California drama
EINA! A naked car hijacker was tackled and brought to the ground by a police dog in California, after a 30-mile chase by car and helicopter.
It began in the town of Irvine when the thief (still wearing his gear at that stage) took a luxury Hummer from a chauffeur at gunpoint.
The chauffeur phoned 911 and the chase ensued. Then smoke came from the Hummer's tyres as they reached the town of Whittier and the fugitive slammed on brakes. Then he emerged from the car stark naked and ran into a residential neighbourhood, the police dog giving chase.
It's not known why the thief stripped, what injuries the dog might have inflicted nor indeed what arrangements have been made for the identification parade. Will he be in his gear or in the nude?
Never a dull moment in California.
Sad, desperate folk
THE OTHER night I happened to be chatting to a fellow who works as usher in a west London crown court. We agreed that in the courts you see life in the raw. He said the most distressing thing was the drug mules who came through his court after being nabbed at Heathrow airport.
They were invariably desperately poor people, often very naive, who were being used by the big pushers, who themselves got away scot free. It was the pushers the authorities should be after, he said, not so much the mules.
But at least his crown court doesn't order lethal injections.
In this very sad case of Janice Linden, is there any attempt to find out who got her to take drugs into China? He should be tracked down then sent to China for trial and sentencing.
Slavishness
HOW HARD did the people from Foreign Affairs (or whatever they call themselves these days) fight for clemency in Janice Linden's case? The parliamentary opposition are rightly asking questions.
Would it have helped to mention the Dalai Lama and the way he was treated here? Probably not. Slavishness breeds contempt, not a sense of obligation.
New friends
THERE was something particularly grisly and remorseless about the whole thing. So much for our new friends in Bric. Some of us feel more at home in the Commonwealth. Some maybe not.
Girls and cars
What makes men chase women they have no intention of marrying?
The same urge that makes dogs chase cars they have no intention of driving.
Tailpiece
TRING, tring!
"Hello, Senor Rod? This is Ernesto, your caretaker at the country house."
"Ah yes, Ernesto. What's wrong?"
"Um, I am just calling to advise you, Senor Rod, that your parrot, he is dead".
"My parrot? Dead? The one that won the international competition?"
"Si, Senor, that's the one."
"Damn! That's a pity! I spent a small fortune on that bird. What did he die from?"
"From eating the rotten meat, Senor Rod."
"Rotten meat? Who fed him rotten meat?"
"Nobody, Senor. He ate the meat of the dead horse. "
"Dead horse? What dead horse?"
"The thoroughbred Arab, Senor Rod."
"Midnight Prince, my prize thoroughbred is dead?"
"Yes, Senor Rod, he died from all that work pulling the water cart."

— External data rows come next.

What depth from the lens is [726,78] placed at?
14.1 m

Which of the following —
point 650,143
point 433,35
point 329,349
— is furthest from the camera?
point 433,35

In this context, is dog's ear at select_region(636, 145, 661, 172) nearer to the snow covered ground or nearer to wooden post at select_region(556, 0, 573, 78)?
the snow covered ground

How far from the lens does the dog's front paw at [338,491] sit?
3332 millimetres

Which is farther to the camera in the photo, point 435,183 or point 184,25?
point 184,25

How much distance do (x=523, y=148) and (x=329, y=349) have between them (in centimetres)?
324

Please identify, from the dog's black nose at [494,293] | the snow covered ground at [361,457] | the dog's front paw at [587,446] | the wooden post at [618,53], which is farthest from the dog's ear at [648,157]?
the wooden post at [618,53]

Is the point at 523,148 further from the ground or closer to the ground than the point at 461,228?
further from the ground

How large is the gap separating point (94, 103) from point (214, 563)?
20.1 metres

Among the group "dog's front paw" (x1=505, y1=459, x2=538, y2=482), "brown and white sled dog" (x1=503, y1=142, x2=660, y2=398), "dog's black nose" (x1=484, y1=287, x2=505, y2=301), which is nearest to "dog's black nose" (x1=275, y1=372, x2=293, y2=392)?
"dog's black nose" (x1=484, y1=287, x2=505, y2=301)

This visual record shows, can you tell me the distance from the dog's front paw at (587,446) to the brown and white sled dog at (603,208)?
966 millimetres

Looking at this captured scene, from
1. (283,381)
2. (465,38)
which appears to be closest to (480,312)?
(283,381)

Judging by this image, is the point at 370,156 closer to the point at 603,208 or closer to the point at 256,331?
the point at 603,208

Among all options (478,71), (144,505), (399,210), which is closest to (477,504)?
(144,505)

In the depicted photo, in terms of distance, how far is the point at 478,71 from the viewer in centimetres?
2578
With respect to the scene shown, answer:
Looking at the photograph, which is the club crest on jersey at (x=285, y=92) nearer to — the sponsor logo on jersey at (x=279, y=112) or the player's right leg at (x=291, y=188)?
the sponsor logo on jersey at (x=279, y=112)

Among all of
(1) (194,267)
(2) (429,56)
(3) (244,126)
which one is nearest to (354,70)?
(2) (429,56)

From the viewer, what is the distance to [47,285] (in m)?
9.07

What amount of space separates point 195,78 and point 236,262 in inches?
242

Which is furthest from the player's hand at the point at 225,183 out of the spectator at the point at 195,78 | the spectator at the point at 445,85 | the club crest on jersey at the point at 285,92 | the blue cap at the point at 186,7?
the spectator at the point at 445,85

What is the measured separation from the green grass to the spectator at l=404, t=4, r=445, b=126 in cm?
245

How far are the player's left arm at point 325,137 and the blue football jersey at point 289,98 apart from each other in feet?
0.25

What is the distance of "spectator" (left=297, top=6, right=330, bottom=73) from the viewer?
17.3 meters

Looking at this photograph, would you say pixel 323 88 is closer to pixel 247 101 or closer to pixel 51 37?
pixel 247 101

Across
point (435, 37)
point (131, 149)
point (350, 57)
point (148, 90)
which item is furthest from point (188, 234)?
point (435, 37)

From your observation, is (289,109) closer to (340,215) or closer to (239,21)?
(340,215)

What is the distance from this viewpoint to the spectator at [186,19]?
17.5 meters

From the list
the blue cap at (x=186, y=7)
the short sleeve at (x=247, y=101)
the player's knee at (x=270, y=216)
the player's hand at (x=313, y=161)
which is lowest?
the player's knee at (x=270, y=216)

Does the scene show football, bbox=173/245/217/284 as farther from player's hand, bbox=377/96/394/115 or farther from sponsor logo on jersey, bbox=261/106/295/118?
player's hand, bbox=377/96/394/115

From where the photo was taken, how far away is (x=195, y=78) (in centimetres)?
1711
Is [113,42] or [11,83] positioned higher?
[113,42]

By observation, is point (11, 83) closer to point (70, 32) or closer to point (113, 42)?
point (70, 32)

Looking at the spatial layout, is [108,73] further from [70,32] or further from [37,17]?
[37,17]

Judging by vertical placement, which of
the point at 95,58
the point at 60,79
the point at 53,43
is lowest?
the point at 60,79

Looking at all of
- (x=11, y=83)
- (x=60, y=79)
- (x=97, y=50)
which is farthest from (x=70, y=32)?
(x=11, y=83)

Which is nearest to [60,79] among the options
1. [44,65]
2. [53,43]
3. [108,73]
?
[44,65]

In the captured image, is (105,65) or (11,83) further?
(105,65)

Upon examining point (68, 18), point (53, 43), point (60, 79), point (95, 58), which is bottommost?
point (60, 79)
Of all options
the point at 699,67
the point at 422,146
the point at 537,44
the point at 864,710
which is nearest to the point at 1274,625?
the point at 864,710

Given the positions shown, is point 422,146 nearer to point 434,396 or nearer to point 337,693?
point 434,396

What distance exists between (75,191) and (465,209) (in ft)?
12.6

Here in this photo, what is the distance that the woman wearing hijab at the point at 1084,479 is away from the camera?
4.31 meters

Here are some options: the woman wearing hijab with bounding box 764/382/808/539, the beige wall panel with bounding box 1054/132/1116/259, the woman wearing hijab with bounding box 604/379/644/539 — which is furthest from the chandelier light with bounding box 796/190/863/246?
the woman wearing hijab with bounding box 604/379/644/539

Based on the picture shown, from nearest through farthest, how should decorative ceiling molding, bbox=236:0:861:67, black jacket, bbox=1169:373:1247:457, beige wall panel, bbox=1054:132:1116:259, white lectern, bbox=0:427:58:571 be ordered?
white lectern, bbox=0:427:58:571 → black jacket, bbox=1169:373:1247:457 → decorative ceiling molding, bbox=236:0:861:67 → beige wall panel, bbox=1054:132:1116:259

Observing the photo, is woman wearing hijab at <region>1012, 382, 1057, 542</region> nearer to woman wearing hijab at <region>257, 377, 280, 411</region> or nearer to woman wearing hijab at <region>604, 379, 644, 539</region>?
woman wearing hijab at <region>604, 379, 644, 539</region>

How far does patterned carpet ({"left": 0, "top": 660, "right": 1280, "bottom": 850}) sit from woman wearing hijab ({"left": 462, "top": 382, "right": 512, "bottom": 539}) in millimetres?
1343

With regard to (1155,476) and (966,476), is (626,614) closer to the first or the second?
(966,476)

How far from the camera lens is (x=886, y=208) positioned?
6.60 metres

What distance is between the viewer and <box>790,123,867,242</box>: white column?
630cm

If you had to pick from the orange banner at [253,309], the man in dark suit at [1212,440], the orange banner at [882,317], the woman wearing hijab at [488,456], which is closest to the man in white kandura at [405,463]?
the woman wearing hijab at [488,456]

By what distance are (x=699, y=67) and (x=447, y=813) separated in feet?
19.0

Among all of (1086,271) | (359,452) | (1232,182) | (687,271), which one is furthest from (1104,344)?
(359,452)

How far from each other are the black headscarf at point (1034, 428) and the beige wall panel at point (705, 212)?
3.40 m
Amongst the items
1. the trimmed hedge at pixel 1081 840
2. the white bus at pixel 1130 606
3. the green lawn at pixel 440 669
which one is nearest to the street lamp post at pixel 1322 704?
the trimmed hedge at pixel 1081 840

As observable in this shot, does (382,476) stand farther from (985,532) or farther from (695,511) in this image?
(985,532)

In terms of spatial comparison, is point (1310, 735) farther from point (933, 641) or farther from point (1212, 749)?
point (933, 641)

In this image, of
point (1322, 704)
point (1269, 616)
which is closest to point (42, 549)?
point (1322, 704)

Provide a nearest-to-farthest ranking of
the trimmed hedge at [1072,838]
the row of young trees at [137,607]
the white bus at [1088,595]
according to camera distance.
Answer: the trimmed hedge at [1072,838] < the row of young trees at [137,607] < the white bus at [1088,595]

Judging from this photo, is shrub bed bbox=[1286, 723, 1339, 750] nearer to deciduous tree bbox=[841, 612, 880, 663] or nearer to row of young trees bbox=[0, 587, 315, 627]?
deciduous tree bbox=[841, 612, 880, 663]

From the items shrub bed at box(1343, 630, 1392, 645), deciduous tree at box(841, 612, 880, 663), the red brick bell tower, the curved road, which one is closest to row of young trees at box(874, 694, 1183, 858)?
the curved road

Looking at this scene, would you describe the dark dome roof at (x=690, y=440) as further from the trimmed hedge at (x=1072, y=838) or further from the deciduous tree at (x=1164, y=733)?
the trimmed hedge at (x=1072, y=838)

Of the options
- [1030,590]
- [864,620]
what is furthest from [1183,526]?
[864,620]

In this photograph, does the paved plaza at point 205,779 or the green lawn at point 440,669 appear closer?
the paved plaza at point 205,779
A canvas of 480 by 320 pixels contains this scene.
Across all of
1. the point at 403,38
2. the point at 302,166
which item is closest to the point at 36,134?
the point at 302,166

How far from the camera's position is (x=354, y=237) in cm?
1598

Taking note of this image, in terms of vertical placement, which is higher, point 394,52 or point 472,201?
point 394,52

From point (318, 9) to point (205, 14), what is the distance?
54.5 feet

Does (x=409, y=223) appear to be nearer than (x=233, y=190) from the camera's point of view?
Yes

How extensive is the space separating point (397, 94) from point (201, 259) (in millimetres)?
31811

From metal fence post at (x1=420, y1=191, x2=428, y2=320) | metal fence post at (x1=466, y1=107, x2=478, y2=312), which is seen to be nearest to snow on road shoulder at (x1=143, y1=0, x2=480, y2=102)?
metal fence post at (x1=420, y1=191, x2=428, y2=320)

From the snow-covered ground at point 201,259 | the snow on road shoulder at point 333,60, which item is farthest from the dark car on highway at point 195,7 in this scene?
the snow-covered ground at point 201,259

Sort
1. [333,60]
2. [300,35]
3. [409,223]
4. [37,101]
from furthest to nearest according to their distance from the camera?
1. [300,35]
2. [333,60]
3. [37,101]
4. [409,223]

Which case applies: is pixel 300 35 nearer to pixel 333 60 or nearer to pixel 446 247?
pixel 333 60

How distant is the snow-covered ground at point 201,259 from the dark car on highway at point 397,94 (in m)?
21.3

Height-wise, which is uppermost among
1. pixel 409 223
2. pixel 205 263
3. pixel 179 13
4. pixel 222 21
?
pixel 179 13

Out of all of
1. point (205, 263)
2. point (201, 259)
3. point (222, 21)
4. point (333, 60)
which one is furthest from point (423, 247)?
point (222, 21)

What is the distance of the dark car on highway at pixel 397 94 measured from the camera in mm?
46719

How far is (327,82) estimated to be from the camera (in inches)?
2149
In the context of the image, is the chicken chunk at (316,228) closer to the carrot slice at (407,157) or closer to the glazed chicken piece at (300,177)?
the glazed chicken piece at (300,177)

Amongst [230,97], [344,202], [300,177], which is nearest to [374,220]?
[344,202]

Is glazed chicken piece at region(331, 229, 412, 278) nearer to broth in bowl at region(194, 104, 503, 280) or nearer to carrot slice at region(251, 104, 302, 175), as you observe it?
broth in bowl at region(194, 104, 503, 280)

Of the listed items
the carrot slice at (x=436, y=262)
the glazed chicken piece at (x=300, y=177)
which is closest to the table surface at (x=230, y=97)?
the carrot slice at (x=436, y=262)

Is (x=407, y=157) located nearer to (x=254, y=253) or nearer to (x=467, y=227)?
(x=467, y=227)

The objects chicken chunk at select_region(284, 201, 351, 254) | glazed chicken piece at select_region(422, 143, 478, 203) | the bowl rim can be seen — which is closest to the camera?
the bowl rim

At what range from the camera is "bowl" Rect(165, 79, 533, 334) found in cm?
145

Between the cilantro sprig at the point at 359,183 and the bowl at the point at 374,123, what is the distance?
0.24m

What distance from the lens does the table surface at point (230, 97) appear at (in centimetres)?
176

"Are you insane? What water cart?"
"The one we used to put out the fire, Senor."
"Good Lord! What fire are you talking about, man?"
"The one at your house, Senor! A candle fell and the curtains caught on fire."
"What the hell? Are you saying that my beautiful mansion caught fire because of a candle?!"
"Yes, Senor Rod."
"But there's electricity at the house! What was the candle for?"
"For the funeral, Senor Rod."
" Funeral? What funeral?"
"Your wife's Senor Rod". She showed up very late one night and I thought she was a thief so I hit her with your new Ping G15 204g titanium head club with the TFC 149D graphite shaft."
Silence
long silence.
"Ernesto, if you broke that driver you're in big trouble!"
Last word
As an adolescent I aspired to lasting fame, I craved factual certainty, and I thirsted for a meaningful vision of human life - so I became a scientist. This is like becoming an archbishop so you can meet girls.